2. Entitlement to service connection for obstructive sleep apnea (OSA), to include as secondary to service-connected PTSD (previously characterized as generalized anxiety disorder with PTSD).
3. Entitlement to service connection for diabetes mellitus (diabetes), to include as secondary to service-connected PTSD (previously characterized as generalized anxiety disorder with PTSD).
REPRESENTATION
Appellant represented by: John M. Dorle, Agent
ATTORNEY FOR THE BOARD
M. Salazar, Associate Counsel
INTRODUCTION
The Veteran served on active duty from August 1968 to May 1969.
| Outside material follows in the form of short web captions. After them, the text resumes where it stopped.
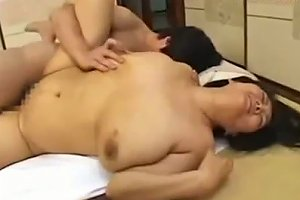 Fat Mature Woman Getting Her Pussy Fucked By Young Guy Cum To Boobs On The Mattress In The Room
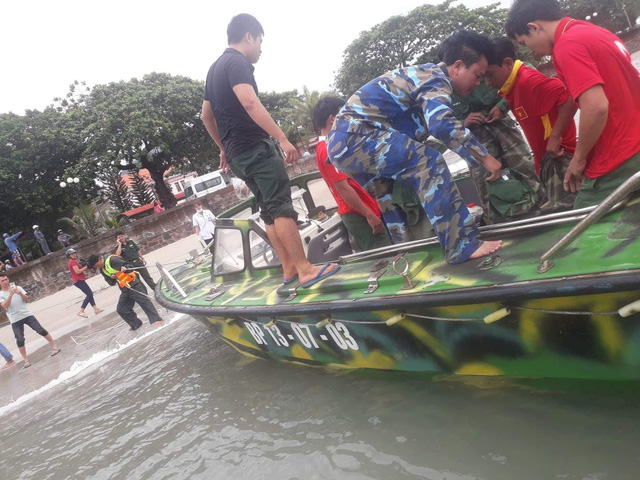 Chìm tàu cá ở Côn Đảo, hai ngư dân mất tích - Ảnh 1.
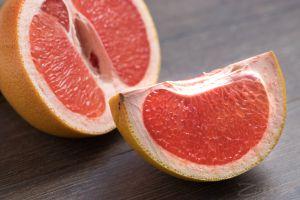 Київ: Попереджають про небезпечні грейпфрути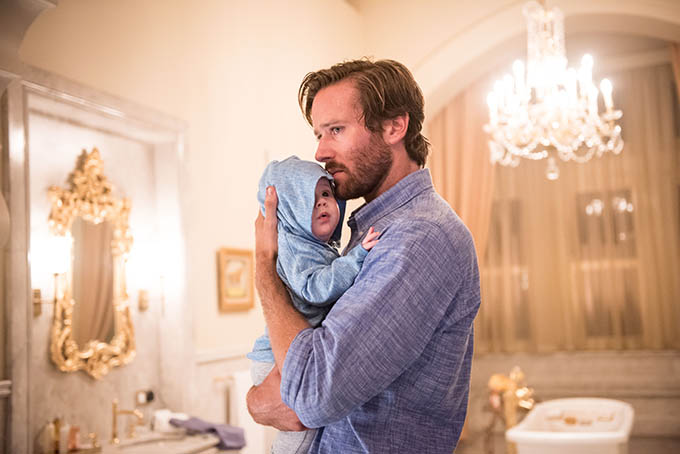 Armie Hammer đóng vai một khách du lịch đến Mumbai cùng vợ và đứa con mới chào đời.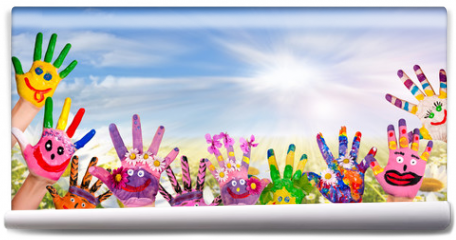 Fototapeta - Hände spielender Kinder vor Blumenwiese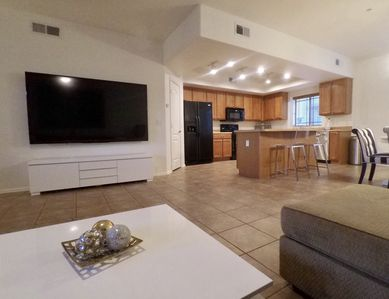 Photo for Spacious 3 bedroom townhouse - Near Come Cubs Spring Training stadium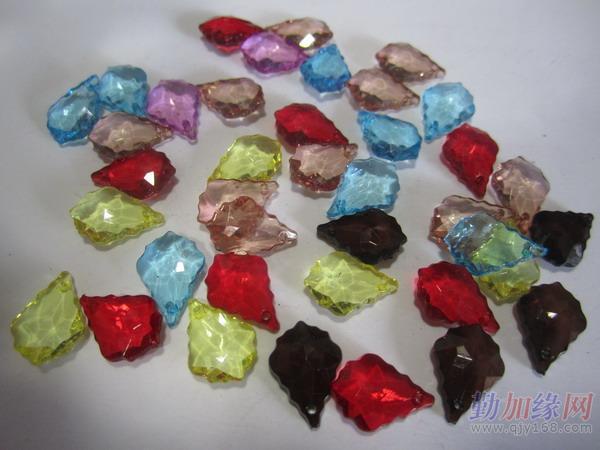 鞋扣鞋花:透明亚克力珠(仿水晶),玻璃仿珍珠,亚光珠,植绒珠,喷漆珠,ps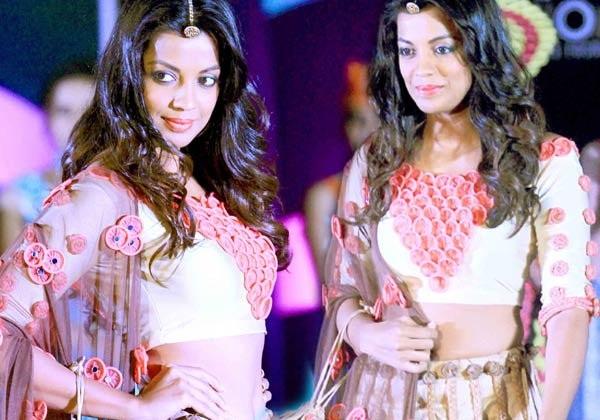 condom-faishion-show in india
This matter comes before the Board of Veterans' Appeals (Board) on appeal from a January 2011 rating decision by the Department of Veterans Affairs (VA) Regional Office (RO) in Waco, Texas.
The Veteran filed for entitlement to service connection for "thyroid" problems in January 2010. The RO issued a rating decision denying the claim in January 2011. Less than a year later, the Veteran submitted a statement to VA asking for "[s]ervice connection for thyroid disability secondary to a generalized anxiety disorder." See December 2011 Veteran statement. In March 2012, the RO issued yet another rating decision denying the claim. Thus, for clarification purposes, the Veteran's December 2011 statement is considered a notice of disagreement (NOD) and he therefore appeals the RO's January 2011 rating decision.
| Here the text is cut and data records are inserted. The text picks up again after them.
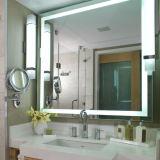 LEDの軽いバックライトを当てられた虚栄心ミラーの照らされた浴室ミラー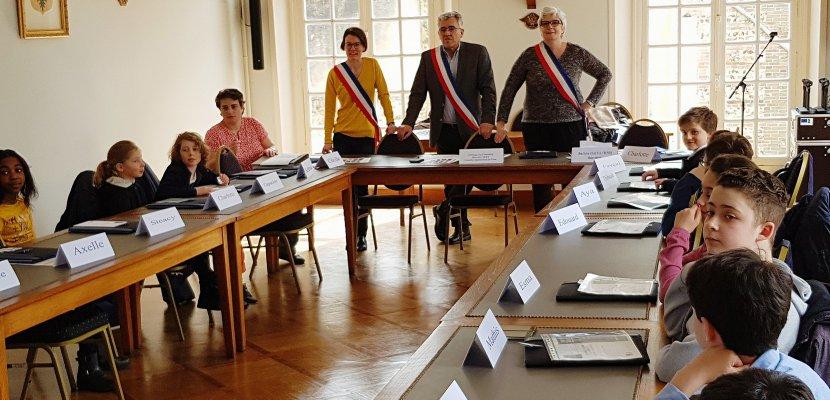 L'Aigle: 18 écoliers forment le nouveau Conseil Municipal des Jeunes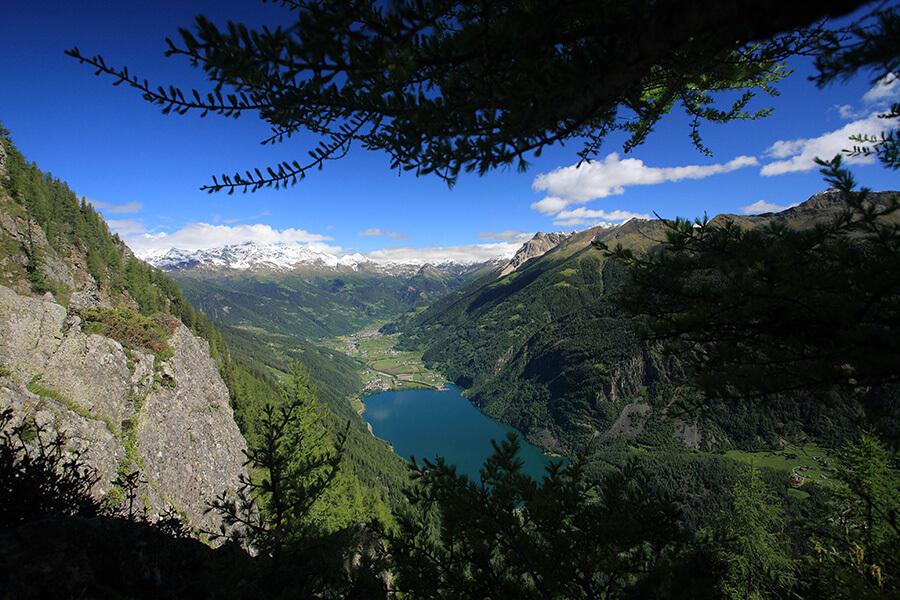 Le Bernina Express traverseant 22 communes monte à 2 253m d'altitude avant d'arriver en Italie (c)Valposchiavo Turismo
As stated above, in his January 2010 claim, the Veteran applied for entitlement to service connection for "thyroid" problems. In February 2012, a VA examiner noted hyperthyroid, hypothyroid, and Hashimoto's thyroiditis diagnoses in the Veteran. Accordingly, the Board has characterized the issue as stated on the title page to afford the Veteran a broader scope of review. See Browkowski v. Shinseki, 23 Vet. App. 79 (2009) (the Veteran may satisfy the requirement to identify the benefit sought by referring to a body part or system that is disabled or by describing symptoms of the disability); see also Clemons v. Shinseki, 23 Vet. App. 1(2009) (regarding the scope of a claim).
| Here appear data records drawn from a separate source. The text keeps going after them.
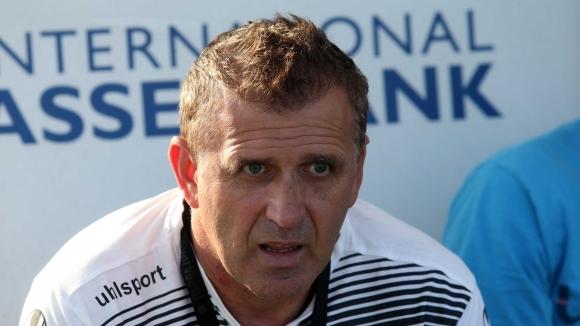 Наставникът на Локомотив (Пловдив) Бруно Акрапович бе радостен след успеха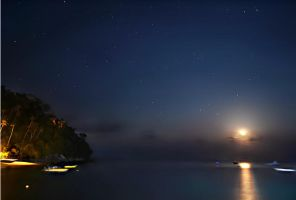 Moonset over the sea by Akai-Z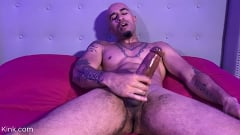 King Noire - Kink Noire: Beneath Your King | Picture (3)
A February 2015 statement from the Veteran's representative refers to informal claims filed on the Veteran's behalf via an April 2012 independent medical opinion. The opinion asked VA to consider entitlement to service connection for the following claims: hearing loss, tinnitus, hypertension, nephropathy, osteoporosis, and obesity. As said issues are not currently before the Board and the AOJ has not considered or adjudicated them in the first instance, the Board refers the claims to the AOJ. 38 C.F.R. § 19.9(b) (2016).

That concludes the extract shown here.